This repository is for Korean Kaggles using multi-task approach. We have achieved better performance with multi-task learning compared to single-task learning. Each script generates csv format Kaggle output for corresponding task.
python run_classifier.py
--vocab_file={vocab_path} --checkpoint={checkpoint_path} --config_file={config_path} --data_dir={train_data_path} --task_name kortd
- 'td' is a name that I made and it is short for 'toxic detection'
python eval_gender_bool.py
--vocab_file={vocab_path} --checkpoint={checkpoint_path} --config_file={config_path} --data_dir={test_data_path} --task_name kortd
python eval_hate.py
--vocab_file={vocab_path} --checkpoint={checkpoint_path} --config_file={config_path} --data_dir={test_data_path} --data_dir=/mnt/sdd1/text/korean-hate-speech --task_name kortd
python eval_bias.py
--vocab_file={vocab_path} --checkpoint={checkpoint_path} --config_file={config_path} --data_dir={test_data_path} --task_name kortd
Single-task | Multi-task | |
---|---|---|
Gender bias detection | 68.13% | 68.36% |
Hate speech detection | 52.54% | 56.53% |
Any bias detection | 63.26% | 65.57% |
- 'Hate' is more coarse concept than 'gender bias detection' or 'any bias detection'
- Thus, it seems reasonable that 'hate detection' benefits the most from multi-task learning
- 'Any bias detection' is also more coarse task than 'gender bias detection.'
- The tendency of coarser task benefitting from finer-grained task is observed in this experiment, which is coherent with recent studies.
- Limitation
- The pretrained model is trained on literal style dataset (Korean wikipedia, newspaper) while test data is colloquial and obtained from Naver news comments.
- This domain mis-match restricts the upper bound of this experiment.
- Simply changing to different pretrained model that is pretrained on colloquial trainingset gives much higher performance
- Hate detection performance goes up to 60% accuracy, simply by replacing the pretrained model.

§ **Available data**

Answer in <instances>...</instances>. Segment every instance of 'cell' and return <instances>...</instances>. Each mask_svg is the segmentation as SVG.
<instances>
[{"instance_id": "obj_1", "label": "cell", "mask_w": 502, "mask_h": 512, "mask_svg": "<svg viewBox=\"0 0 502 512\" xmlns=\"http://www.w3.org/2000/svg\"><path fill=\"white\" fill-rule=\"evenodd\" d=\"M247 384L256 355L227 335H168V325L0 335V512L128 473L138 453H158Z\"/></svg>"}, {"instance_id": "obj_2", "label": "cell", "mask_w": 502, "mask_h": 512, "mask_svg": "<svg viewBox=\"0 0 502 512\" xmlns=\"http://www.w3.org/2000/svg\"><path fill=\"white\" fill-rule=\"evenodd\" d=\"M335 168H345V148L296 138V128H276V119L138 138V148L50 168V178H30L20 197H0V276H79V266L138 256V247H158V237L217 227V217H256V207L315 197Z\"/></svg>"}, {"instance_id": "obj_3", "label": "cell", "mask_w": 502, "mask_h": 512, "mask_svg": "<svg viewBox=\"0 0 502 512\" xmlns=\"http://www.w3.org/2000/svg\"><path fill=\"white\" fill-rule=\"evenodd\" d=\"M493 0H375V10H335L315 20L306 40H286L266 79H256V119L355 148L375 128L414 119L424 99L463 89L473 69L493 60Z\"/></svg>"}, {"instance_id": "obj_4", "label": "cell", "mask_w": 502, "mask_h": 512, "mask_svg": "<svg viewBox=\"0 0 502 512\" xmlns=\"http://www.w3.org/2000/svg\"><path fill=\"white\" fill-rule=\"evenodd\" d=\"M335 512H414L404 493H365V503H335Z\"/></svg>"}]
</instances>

§ **Task prompt**
Reproduce the multi-task repository description word for word, starting at "- Limitation" and ending at "Naver news comments.". The material that comes after the text is separate from it.

§ **Written response**
- Limitation
- The pretrained model is trained on literal style dataset (Korean wikipedia, newspaper) while test data is colloquial and obtained from Naver news comments.